Yazıyı yazarken 1960lı yılları ve Türkiye solunun ve devrimci gençliğin NATO’ya, İncirlik başta olmak üzere 101 Amerikan üssüne ve ikili anlaşmalara karşı ödünsüz çıkışını, 6. Filo eylemlerini, Vedat Demircioğlu’nun bu eylemler sonrasında polisin İTÜ baskınında pencereden aşağı atılarak öldürüldüğünü anımsadım.

TİP başkanı Aybar’ın TBMM’deki ilk konuşmasında yer alan “Birleşik Amerika ile Türkiye Cumhuriyeti hükümetleri arasında imzalanmış ikili anlaşmalar gereğince Türkiye’mizde bugün 35 milyon metrekare vatan toprağı Amerikan üssü halinde bulunmaktadır... İkili Anlaşmalarla Amerikan Devleti’nin üsleri haline getirilmiş bu vatan toprağına, Amerikalıların izni olmadıkça, Devlet kademelerinde hangi yeri işgal ederse etsin, hiç bir vatandaşımız ayak basamaz...” sözlerinin TBMM’de Demirel’in Adalet Partisi milletvekillerince şiddetle protesto edildiğini ama  ülkenin her köşesinde büyük yankı uyandırdığını anımsadım.  Kıbrıs’taki üs bölgelerinde İngiliz emperyalizminin ayrıcalıklı statüsünün Türkiye’deki Amerikan üslerinde örneğin İncirlik’te de aynen geçerli olduğunu düşünmemezlik edemedim.

O dönemin tüm genç devrimcilerinin “bağımsızlık, demokrasi ve sosyalizm” adına marştaki gibi “al kanlara boyandıklarını” anımsarken Denizlerin savunmasındaki şu sözler geldi aklıma;

“...Emperyalizme karşı verdikleri mücadelelerinde başlarını eğmeden kahramanca savaşan tüm ezilen uluslara selam olsun... Türkiye halkı Kurtuluş Savaşımızda, emperyalizme ve uşaklarına gerekli dersi nasıl verdiyse, bu defa da onurunu çiğnetmeyecek ve bağımsızlığını elde edecektir.

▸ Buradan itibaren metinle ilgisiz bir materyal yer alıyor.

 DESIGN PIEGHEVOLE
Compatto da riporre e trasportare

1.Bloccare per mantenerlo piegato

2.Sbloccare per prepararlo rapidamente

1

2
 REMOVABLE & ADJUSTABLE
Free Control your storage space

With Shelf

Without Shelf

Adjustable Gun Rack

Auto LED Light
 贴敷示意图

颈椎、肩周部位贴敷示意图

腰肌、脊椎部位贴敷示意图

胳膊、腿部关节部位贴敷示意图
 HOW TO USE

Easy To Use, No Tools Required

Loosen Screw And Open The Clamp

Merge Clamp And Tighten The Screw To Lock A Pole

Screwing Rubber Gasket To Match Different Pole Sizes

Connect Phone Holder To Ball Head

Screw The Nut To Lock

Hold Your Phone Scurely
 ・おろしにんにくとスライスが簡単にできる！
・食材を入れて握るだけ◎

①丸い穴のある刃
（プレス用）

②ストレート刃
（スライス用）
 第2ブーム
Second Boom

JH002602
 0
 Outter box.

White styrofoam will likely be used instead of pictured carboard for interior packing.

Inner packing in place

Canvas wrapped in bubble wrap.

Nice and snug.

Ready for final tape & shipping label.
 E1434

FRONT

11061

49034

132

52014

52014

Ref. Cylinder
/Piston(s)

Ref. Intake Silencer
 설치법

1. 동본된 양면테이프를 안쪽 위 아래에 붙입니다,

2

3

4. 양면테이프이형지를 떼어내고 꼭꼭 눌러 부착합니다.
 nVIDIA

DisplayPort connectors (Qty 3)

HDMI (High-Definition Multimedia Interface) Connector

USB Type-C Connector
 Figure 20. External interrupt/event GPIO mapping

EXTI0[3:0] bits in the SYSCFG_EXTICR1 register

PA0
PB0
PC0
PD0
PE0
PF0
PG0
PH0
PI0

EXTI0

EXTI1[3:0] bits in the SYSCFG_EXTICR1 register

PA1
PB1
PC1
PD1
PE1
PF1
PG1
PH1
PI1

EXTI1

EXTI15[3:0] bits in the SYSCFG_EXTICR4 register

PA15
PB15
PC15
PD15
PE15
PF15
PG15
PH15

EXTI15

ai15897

O zaman, emperyalizmin silahları, uçakları, denizaltıları, emrindeki uşakları dize geldi. Bu defa da dize gelecek ve Türkiye halkı, dünya ulusları arasındaki onurlu yerini alacaktır.”

Topraklarında halen “üs” adı altında işgal edilmiş toprak bulunan Türkiye halkları ve devrimcileri de, Kıbrıs halkları da bağımsızlığın önemini unuttular mı,  emperyalizmin bu cinayet makinelerinin işleyişleriyle katledilen kadın, erkek ve çocuklar hiç mi akıllarına gelmiyor diye sormadan edemedim kendi kendime...

Bitirirken.

Emperyalizme karşı sosyalizmi savunan ve tüm dünyada olduğu gibi Kıbrıs topraklarındaki üs kılığındaki emperyalist işgali de kaleminin tüm gücüyle yeren ve kınayan Vitchek’i sevgiyle anıyorum. 

  • 1. Andreas Stergiou, “The Exceptional Case of the British Bases On Cyprus”, Middle Eastern Studies, 2015, Volume 51, No.2, s. 285-300.